**REQUIRED ACTION**
The pictures do not go in the copy. Reproduce the rest of the entries exactly.

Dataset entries
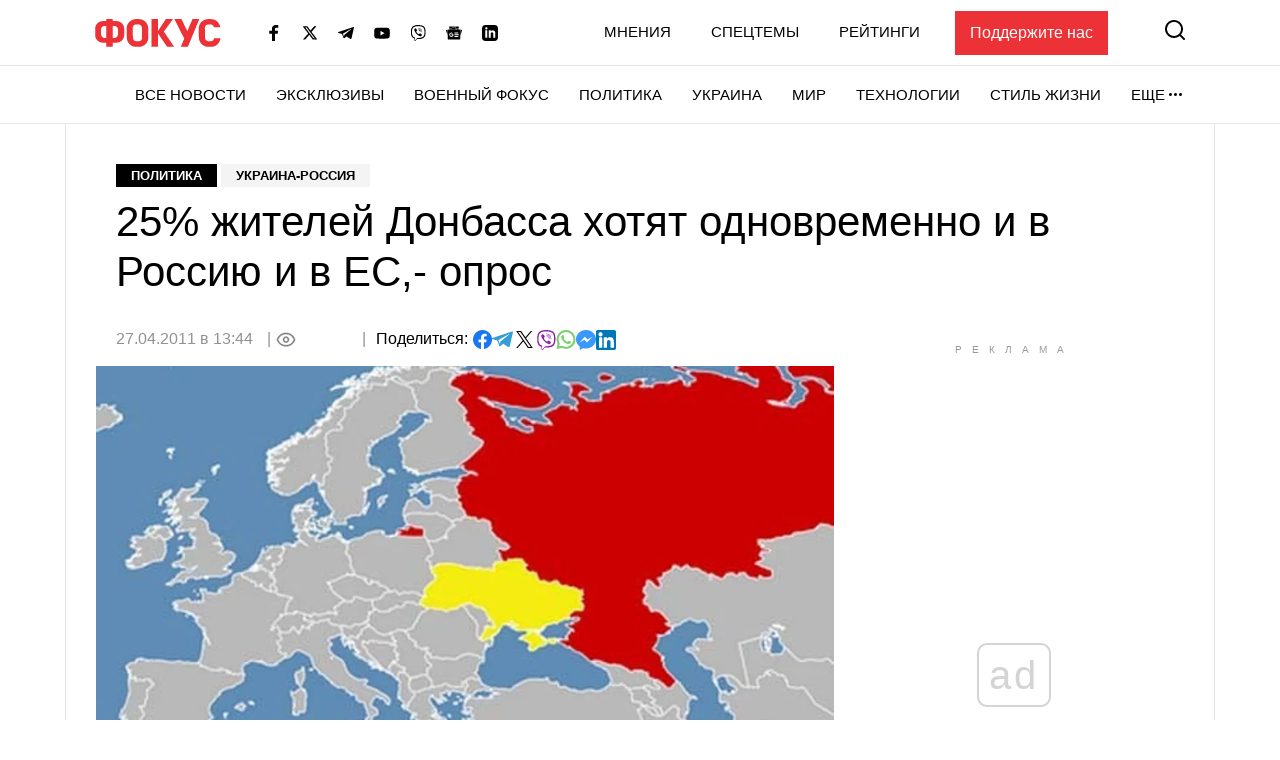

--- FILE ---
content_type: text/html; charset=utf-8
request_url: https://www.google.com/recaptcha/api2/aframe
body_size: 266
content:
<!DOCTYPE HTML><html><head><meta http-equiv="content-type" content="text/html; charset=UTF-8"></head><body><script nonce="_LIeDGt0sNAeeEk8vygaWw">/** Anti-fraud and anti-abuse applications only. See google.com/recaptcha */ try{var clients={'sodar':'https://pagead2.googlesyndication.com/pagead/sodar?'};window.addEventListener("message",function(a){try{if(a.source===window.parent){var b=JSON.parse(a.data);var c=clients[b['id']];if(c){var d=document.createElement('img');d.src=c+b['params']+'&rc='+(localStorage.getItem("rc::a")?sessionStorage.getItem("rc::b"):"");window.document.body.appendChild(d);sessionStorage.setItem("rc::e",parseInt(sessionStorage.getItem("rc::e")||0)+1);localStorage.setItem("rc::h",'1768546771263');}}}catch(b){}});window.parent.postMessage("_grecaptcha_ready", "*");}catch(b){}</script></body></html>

**SOLUTION FOR THIS TASK**
--- FILE ---
content_type: text/html; charset=utf-8
request_url: https://www.google.com/recaptcha/api2/aframe
body_size: 266
content:
<!DOCTYPE HTML><html><head><meta http-equiv="content-type" content="text/html; charset=UTF-8"></head><body><script nonce="_LIeDGt0sNAeeEk8vygaWw">/** Anti-fraud and anti-abuse applications only. See google.com/recaptcha */ try{var clients={'sodar':'https://pagead2.googlesyndication.com/pagead/sodar?'};window.addEventListener("message",function(a){try{if(a.source===window.parent){var b=JSON.parse(a.data);var c=clients[b['id']];if(c){var d=document.createElement('img');d.src=c+b['params']+'&rc='+(localStorage.getItem("rc::a")?sessionStorage.getItem("rc::b"):"");window.document.body.appendChild(d);sessionStorage.setItem("rc::e",parseInt(sessionStorage.getItem("rc::e")||0)+1);localStorage.setItem("rc::h",'1768546771263');}}}catch(b){}});window.parent.postMessage("_grecaptcha_ready", "*");}catch(b){}</script></body></html>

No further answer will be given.